▶ _Passage shown_:
▬▬▬
The event resolved with transactions on it, and those transactions had already moved your balance the moment they were added (not at resolve time). The dialog shows no toggle. Instead, a single **Account Balance** line explains that the balance will not be adjusted; the transactions are restored as active and keep their original effect.

<!-- SCREENSHOT: Undo confirmation dialog for a resolved Groceries event that had three transactions on it. The title reads "Undo Resolution of Groceries". Two rows are visible: Restore to Planner, and an Account Balance row whose note explains the balance will not be adjusted because the event's transactions already moved it. No toggle on the right. -->

> **Why no toggle here?**
> With transactions on the event, the resolve never moved the balance: the transactions did, when they were first added. Undoing the row brings the transactions back as active, and they keep doing the same work. A "reverse" toggle on top of that would subtract the same amount a second time. The dialog hides the toggle so the math stays right.

### A deleted row

You deleted an event. Undo brings it back to the planner. The dialog shows no toggle. The **Account Balance** line notes that nothing about the balance changes, because deleting an event never moved the balance in the first place.

---

## When Undo is blocked

In a few situations, the **Undo Action** button is disabled even with a row selected, or the dialog opens but the action fails on confirm. The row stays in History in every case; nothing is damaged. The View History Item dialog spells out the reason for any blocked row, in a line beginning **Cannot undo:**, so you can see which case applies before you act.

### The button is disabled

The button stays disabled when one of the following is true. The cause is the same: the data needed to put the event back in the planner is no longer available.

- **The original item was deleted.** With the parent item gone, the planner has nothing to attach the event to.
- **The original schedule was deleted, or its timing was changed.** Resolving an event records the schedule's exact timing at that moment. If the schedule has since been removed or its frequency, dates, or start or end dates were changed, the event no longer maps cleanly back into the schedule.
- **The original account was deleted, or the original category was deleted.** The event needs both to be restored.
- **The row predates undo support.** A few older rows from earlier app versions do not carry the data the planner needs to reverse them. New rows you create today are always reversible by these checks.

If you want one of these rows back, the only path is to recreate the event manually in the planner.

### The button is enabled but the undo fails

There is one more case, which the button cannot detect ahead of time. It applies only to **deleted rows whose bank-imported transactions were re-matched to a different event.**

Here is the scenario. You delete an event whose bank-imported transactions were filed against it. Deleting an event releases the bank-import hashes for those lines so that future pulls can match them somewhere else (see [Why the same imported line cannot be recorded twice on one item](https://eb.app/learn/transactions.md#why-the-same-imported-line-cannot-be-recorded-twice-on-one-item) on the Transactions page). You then run Match again, and the same real-world transactions now match a different event in your budget. Later, you change your mind and want the original event back. The undo fails when you confirm, with a message saying the bank transactions have been matched to other events and asking you to remove those matches first. The History row stays put.

To resolve this, open the other event (the one that now holds those bank transactions), remove the conflicting transactions there, then come back to History and try the undo again.
▬▬▬
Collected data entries
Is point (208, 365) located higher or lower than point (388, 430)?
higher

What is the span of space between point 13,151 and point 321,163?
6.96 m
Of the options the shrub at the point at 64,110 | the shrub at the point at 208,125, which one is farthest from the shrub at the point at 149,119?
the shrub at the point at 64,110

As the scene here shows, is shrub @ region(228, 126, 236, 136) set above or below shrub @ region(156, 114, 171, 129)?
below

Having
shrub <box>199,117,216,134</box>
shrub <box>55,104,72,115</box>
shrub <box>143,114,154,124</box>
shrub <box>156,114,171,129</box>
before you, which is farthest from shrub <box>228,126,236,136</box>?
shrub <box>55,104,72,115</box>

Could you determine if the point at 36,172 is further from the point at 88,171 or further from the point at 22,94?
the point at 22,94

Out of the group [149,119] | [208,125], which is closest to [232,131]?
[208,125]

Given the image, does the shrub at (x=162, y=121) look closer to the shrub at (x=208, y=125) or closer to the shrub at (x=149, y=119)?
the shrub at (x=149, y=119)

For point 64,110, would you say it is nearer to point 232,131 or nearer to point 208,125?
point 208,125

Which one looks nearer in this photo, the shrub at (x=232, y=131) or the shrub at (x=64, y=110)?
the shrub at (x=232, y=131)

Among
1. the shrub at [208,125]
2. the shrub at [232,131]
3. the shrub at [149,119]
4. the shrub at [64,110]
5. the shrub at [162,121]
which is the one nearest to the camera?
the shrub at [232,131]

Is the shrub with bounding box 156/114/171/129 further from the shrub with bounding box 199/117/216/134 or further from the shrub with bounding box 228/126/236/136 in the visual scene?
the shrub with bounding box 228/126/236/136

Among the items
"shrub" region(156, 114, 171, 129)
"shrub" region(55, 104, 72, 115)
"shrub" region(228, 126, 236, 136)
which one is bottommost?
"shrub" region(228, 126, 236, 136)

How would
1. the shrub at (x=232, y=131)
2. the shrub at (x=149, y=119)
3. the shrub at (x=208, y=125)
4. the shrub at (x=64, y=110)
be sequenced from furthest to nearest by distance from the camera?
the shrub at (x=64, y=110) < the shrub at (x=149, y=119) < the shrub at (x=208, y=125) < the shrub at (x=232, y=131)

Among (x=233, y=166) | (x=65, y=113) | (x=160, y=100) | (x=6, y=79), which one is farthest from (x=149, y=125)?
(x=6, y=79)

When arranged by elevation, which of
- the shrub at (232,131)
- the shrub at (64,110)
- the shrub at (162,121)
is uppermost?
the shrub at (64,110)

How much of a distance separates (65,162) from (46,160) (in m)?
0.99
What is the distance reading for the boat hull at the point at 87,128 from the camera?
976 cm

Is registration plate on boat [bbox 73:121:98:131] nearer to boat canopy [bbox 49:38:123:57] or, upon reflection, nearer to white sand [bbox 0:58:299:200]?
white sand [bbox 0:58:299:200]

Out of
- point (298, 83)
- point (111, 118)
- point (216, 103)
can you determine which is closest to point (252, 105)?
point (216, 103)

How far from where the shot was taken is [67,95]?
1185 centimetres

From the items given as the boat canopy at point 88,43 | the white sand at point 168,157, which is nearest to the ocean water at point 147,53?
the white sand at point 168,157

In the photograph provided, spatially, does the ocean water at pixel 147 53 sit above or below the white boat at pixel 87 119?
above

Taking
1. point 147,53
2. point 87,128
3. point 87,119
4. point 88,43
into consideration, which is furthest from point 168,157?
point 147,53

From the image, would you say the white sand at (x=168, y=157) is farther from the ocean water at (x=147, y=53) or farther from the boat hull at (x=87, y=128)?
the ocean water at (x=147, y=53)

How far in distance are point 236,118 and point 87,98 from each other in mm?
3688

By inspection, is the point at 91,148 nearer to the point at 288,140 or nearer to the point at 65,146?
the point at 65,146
▬▬▬
▶ _What you need to do_:
1. Can you condense the paragraph in the undo help text that begins "In a few situations" into a short list that keeps its main facts?
2. Could you go on with the undo help text from the point where it stops?
These records have no connection to the undo help text.

▶ _Written responses_:
1.
- The **Undo Action** button can be disabled even with a row selected, or the dialog can open and the action then fails on confirm.
- In every case, the row stays in History and nothing is damaged.
- The View History Item dialog gives the reason for any blocked row in a line beginning **Cannot undo:**, so you can see which case applies before acting.

2.
> **Why does the app refuse to pick a side?**
> The same real-world transaction cannot belong to two events at once: that would double-count it everywhere. The deleted event was the original home; another event has since claimed the transactions. Either choice can be the right answer, so the app waits for you to remove the wrong side rather than overwriting a deliberate match.

---

## Who can undo

History is visible to anyone who can open the budget. Anyone with edit access (the budget owner or someone the owner shared the budget with as an editor) can undo a row. Viewers can browse, filter, search, and export, but the **Undo Action** button has no effect for them. To grant edit access, the budget owner uses **Sharing**; see [Sharing](https://eb.app/learn/sharing.md).

---

## How long History keeps your rows

History keeps every row for **the current calendar year plus the previous five full years**. Rows older than that are deleted automatically each time a new row is created. The cleanup is by age, not by count.

Once a row is purged, it is gone for good. Undo only works on rows that are still in History; there is no path to recover a row past the cutoff. In practice, the cutoff is far enough back that you will almost never see a row drop off naturally.

> **Why apply the same five-year window on every plan?**
> Because History is a record-keeping feature, not a tier differentiator. Five years plus the current year is long enough to cover taxes, year-over-year comparisons, and any audit you would want to run from inside the app, and the cleanup keeps the History grid fast no matter how active your budget is. The rule is the same whether you are on the free plan or Premium, and it is the same on shared budgets too.

---

## Quick reference

| If you want to... | Do this |
|---|---|
| See everything you've resolved or deleted | Open the History tab. |
| Look up an event's details | Tap the row, then **View History Item**. |
| Show only resolved rows or only deleted rows | Tap **Filter by Status** and toggle. |
| Find a specific row | Type into the **Search** field in the top bar. |
| Reverse a resolve | Tap the row, then **Undo Action**. Confirm the dialog. |
| Reverse a delete | Tap the row, then **Undo Action**. Confirm the dialog. |
| Reverse a resolve without changing the account balance | Turn the **Reverse Balance Change** toggle off in the dialog before confirming. |
| Restore an event whose bank transactions are now on another event | Open the other event, remove the conflicting transactions, then retry the undo. |
| See why a row cannot be undone | Open it with **View History Item** and read the **Cannot undo:** line. |
| Save your History to a file | Tap **Export to Excel or CSV** on the toolbar. |
| Hide a column you do not use | Tap **Grid Settings**. |

---

## Behind the scenes

This section describes how a few of the mechanics work in more detail. None of it is something you need to know to use History, but it answers questions that come up.

**Snapshots vs. current.** The Item, Category, Account, Amount, Due, and Paid values on a row are captured at the moment the row was created and never change after that. Renaming a category, deleting an account that was used on a closed event, or editing the parent item's name has no effect on existing History rows. The View History Item dialog's **Item** tab is the one place that shows the *current* parent item, so you can compare what the row recorded against what the item looks like today.

**There is no per-row delete.** The History page has no control to remove a single row by hand. The only deletion that happens is the age-based cleanup described above. Filtering, hiding columns, and exporting do not remove anything; they only change what you see.

**Search uses a single index built per row.** When a row is created, the app builds one searchable string from the row's values (name, description, category, account, amount in several written forms, due and paid dates, and the *Resolved* or *Deleted* word) and stores it on the row. Searching is then a single full-text lookup against that index, which is why search returns even on a long History without delay. The Action Date is intentionally left out of the index: it depends on your timezone, and including it would make searches behave differently after a timezone change.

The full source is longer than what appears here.